> [MATERIAL TO PROCESS]
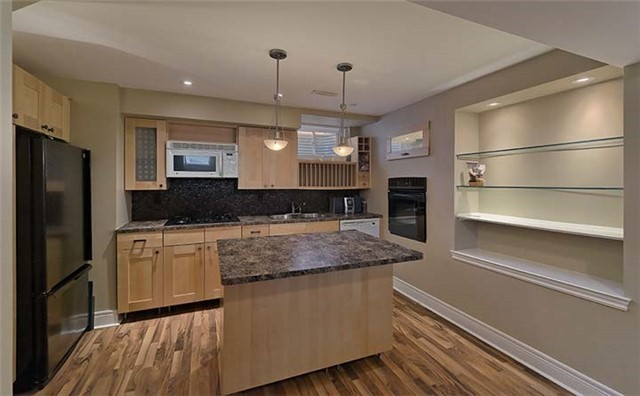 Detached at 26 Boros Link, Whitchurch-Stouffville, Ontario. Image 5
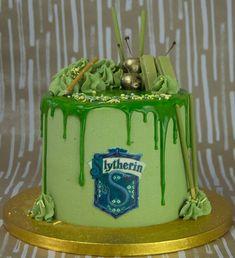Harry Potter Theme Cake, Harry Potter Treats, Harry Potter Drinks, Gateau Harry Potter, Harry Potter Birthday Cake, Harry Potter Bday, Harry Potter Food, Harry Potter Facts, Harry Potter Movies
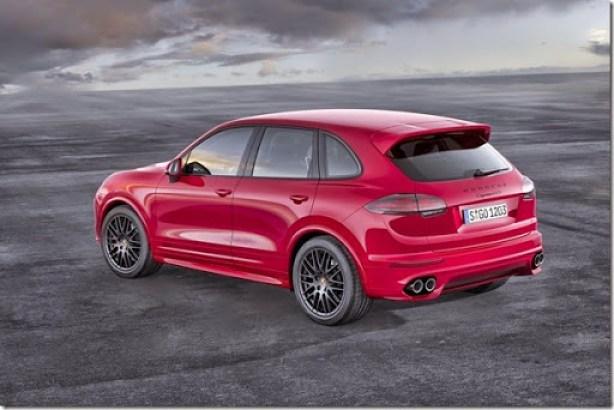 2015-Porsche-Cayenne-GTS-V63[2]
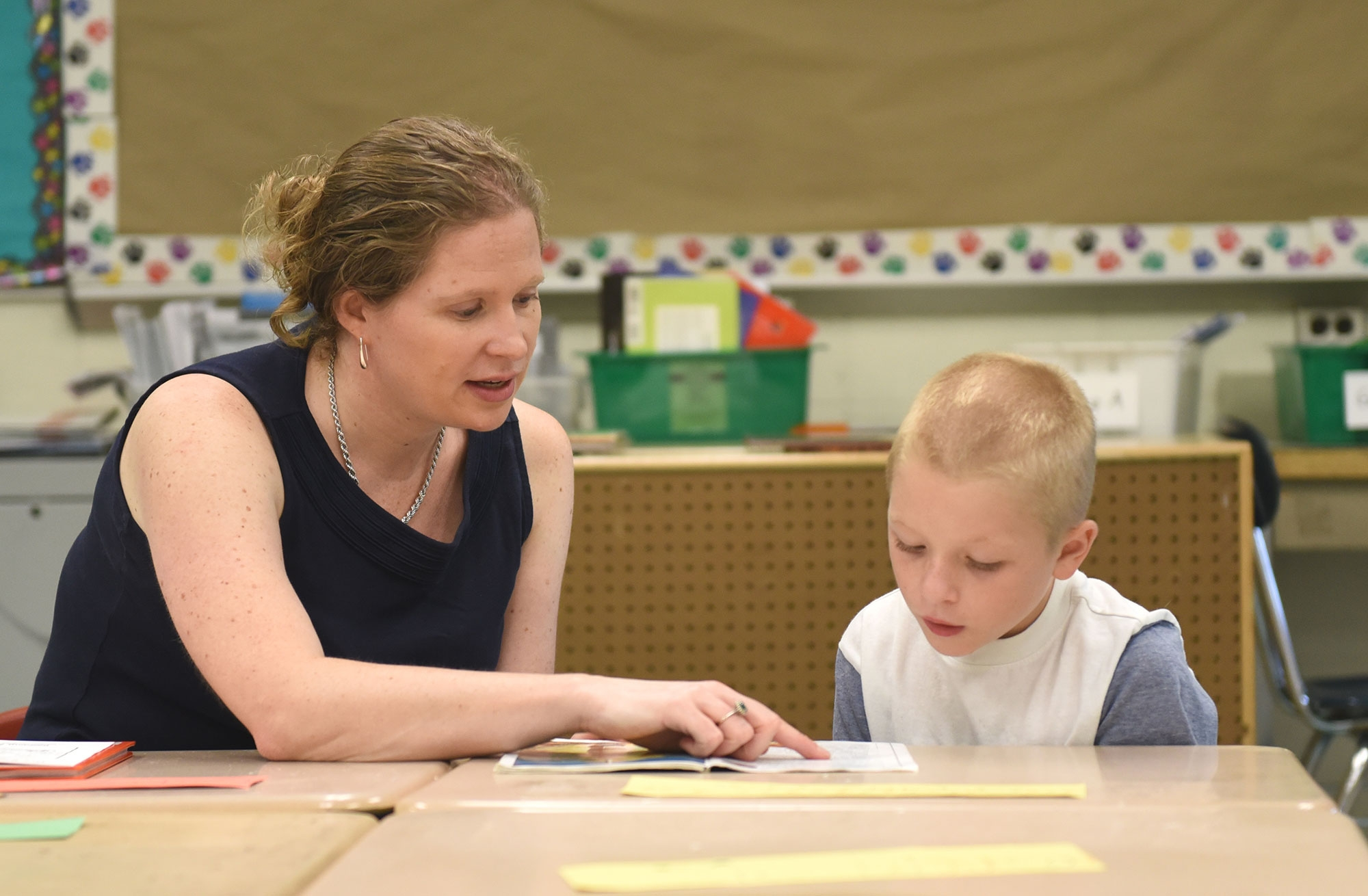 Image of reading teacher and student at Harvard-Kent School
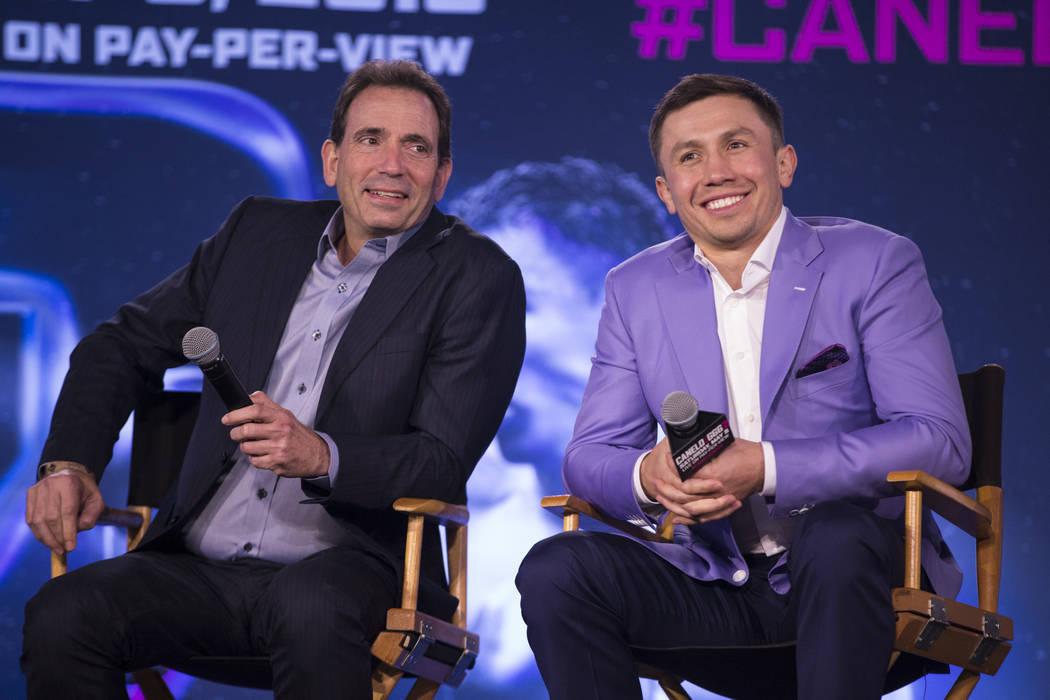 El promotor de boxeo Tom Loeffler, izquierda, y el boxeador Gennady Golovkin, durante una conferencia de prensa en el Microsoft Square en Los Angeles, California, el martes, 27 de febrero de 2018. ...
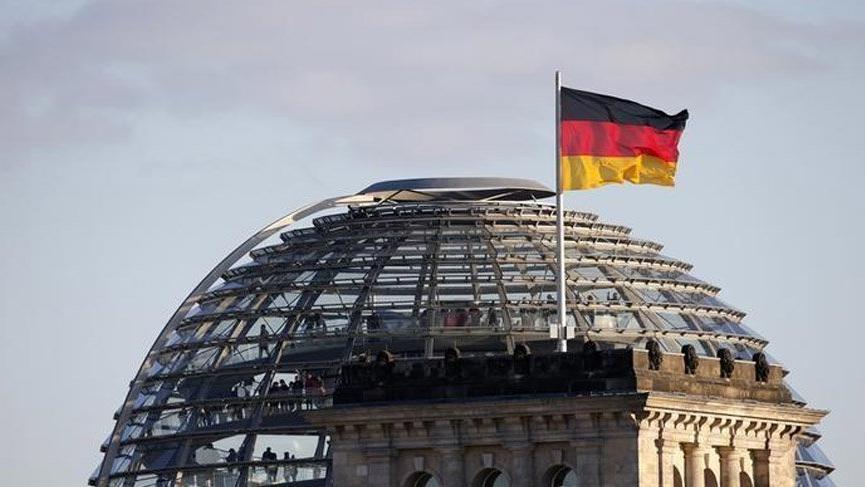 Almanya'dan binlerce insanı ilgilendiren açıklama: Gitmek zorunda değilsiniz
==
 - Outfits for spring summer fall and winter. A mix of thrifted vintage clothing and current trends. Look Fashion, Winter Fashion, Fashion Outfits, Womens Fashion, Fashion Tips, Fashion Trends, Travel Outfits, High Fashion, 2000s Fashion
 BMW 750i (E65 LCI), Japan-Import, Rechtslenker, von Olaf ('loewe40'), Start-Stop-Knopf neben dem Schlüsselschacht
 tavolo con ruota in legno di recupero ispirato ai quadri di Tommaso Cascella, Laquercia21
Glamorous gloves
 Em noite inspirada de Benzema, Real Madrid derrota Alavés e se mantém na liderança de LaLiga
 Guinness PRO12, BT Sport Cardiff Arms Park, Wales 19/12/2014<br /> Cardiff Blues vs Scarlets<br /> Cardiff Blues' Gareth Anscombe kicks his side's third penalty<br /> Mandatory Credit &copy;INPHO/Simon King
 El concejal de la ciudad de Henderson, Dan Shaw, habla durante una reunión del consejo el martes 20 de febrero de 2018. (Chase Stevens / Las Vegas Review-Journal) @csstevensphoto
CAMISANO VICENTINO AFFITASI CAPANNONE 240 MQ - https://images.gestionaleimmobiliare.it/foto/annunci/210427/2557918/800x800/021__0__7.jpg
---
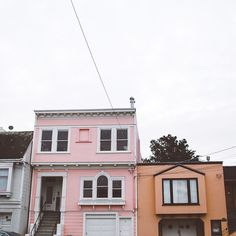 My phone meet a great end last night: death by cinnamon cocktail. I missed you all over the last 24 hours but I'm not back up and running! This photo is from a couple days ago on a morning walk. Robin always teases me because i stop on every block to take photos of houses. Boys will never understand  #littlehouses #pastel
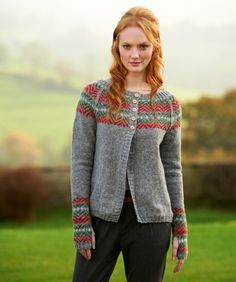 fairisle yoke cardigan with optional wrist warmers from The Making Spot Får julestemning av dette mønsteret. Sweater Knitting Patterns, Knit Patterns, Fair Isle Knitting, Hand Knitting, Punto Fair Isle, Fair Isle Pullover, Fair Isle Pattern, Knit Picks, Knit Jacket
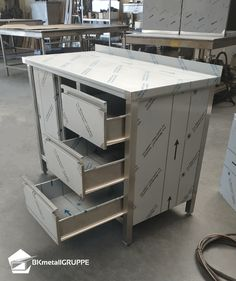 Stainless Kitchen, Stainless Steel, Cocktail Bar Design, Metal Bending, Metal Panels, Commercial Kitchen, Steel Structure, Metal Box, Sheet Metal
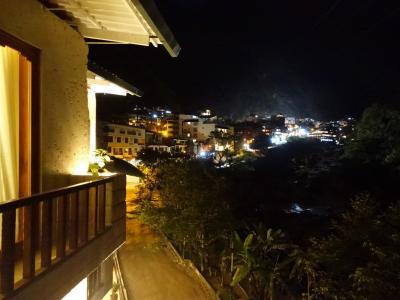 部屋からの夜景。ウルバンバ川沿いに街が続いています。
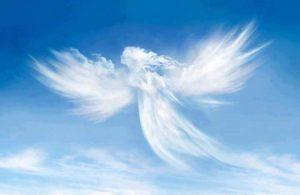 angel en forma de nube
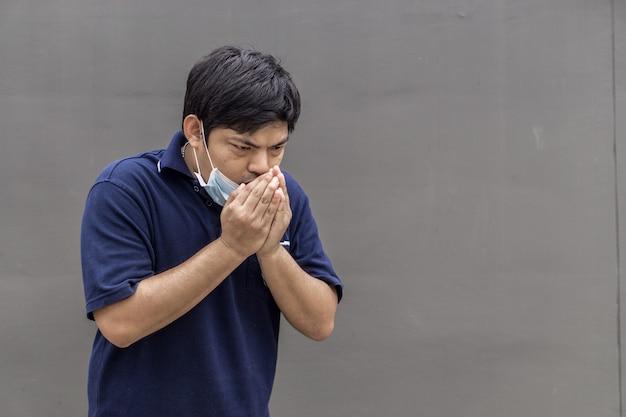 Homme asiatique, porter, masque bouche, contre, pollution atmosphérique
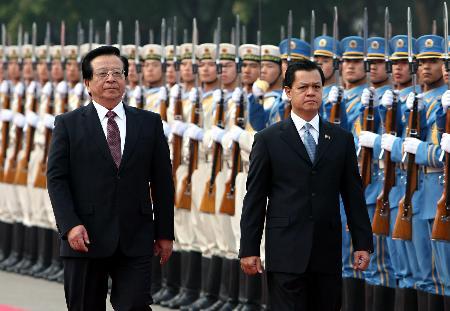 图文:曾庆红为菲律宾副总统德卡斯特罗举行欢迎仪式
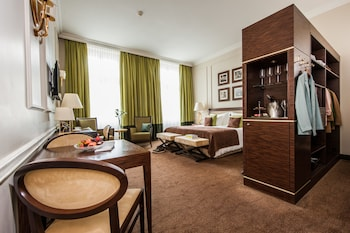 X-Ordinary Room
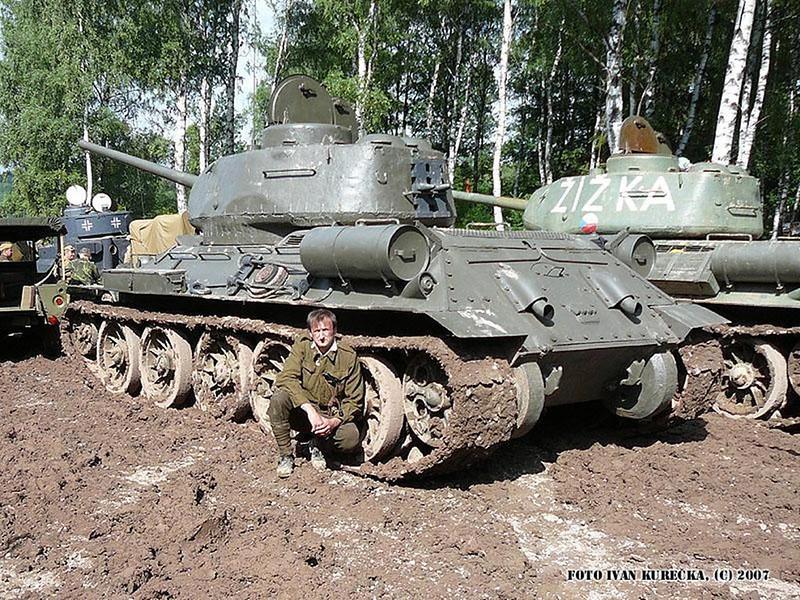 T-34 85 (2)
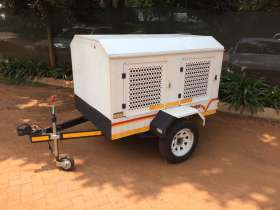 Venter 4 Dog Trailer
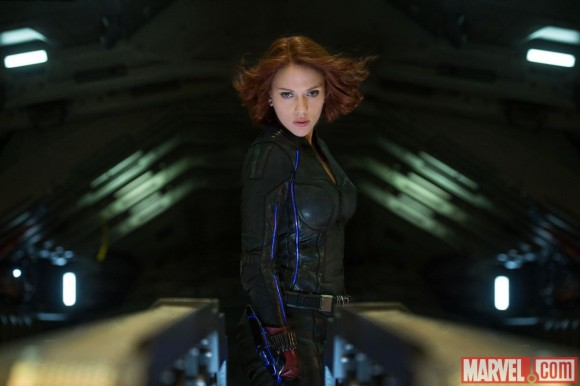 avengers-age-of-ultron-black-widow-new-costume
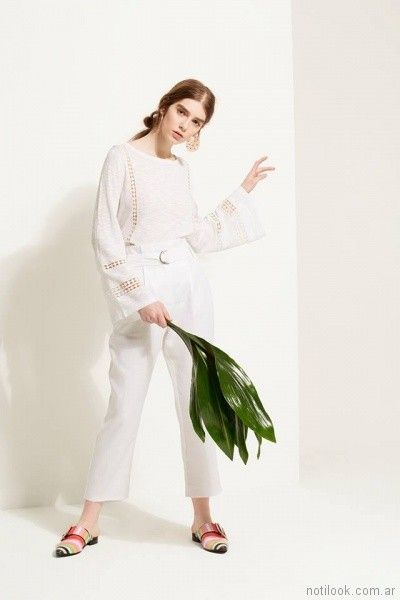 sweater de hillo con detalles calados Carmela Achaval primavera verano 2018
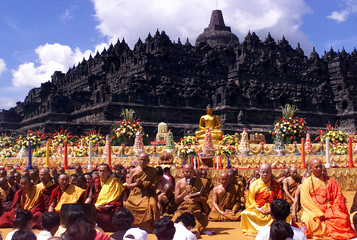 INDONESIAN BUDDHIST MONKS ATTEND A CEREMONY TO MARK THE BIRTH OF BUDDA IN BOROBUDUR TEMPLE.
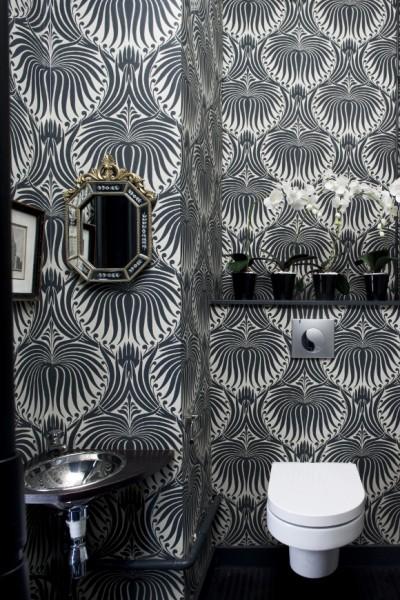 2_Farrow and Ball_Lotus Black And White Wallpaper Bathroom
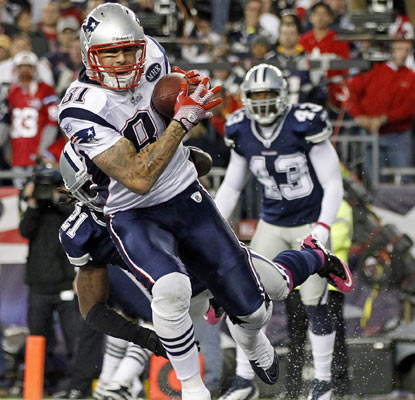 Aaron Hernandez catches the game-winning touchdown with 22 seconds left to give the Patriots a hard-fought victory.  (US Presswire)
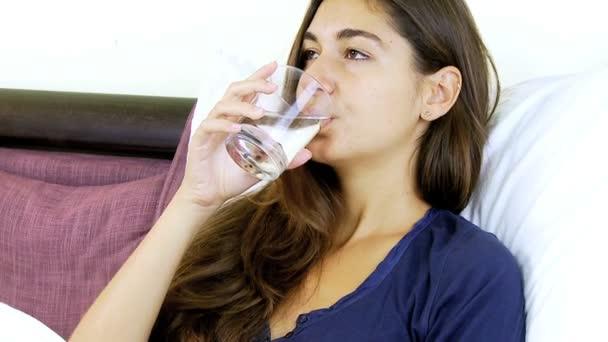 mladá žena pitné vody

> [EXERCISE GOAL] Although the records above contain pictures, the copy must not; set down exactly the lines from the one with "部屋からの夜景。ウルバンバ川沿いに街が続いています。" up to and including the one with "mladá žena pitné vody".

> [PROBLEM SOLUTION]
 部屋からの夜景。ウルバンバ川沿いに街が続いています。
 angel en forma de nube
 Homme asiatique, porter, masque bouche, contre, pollution atmosphérique
 图文:曾庆红为菲律宾副总统德卡斯特罗举行欢迎仪式
 X-Ordinary Room
 T-34 85 (2)
 Venter 4 Dog Trailer
 avengers-age-of-ultron-black-widow-new-costume
 sweater de hillo con detalles calados Carmela Achaval primavera verano 2018
 INDONESIAN BUDDHIST MONKS ATTEND A CEREMONY TO MARK THE BIRTH OF BUDDA IN BOROBUDUR TEMPLE.
 2_Farrow and Ball_Lotus Black And White Wallpaper Bathroom
 Aaron Hernandez catches the game-winning touchdown with 22 seconds left to give the Patriots a hard-fought victory.  (US Presswire)
 mladá žena pitné vody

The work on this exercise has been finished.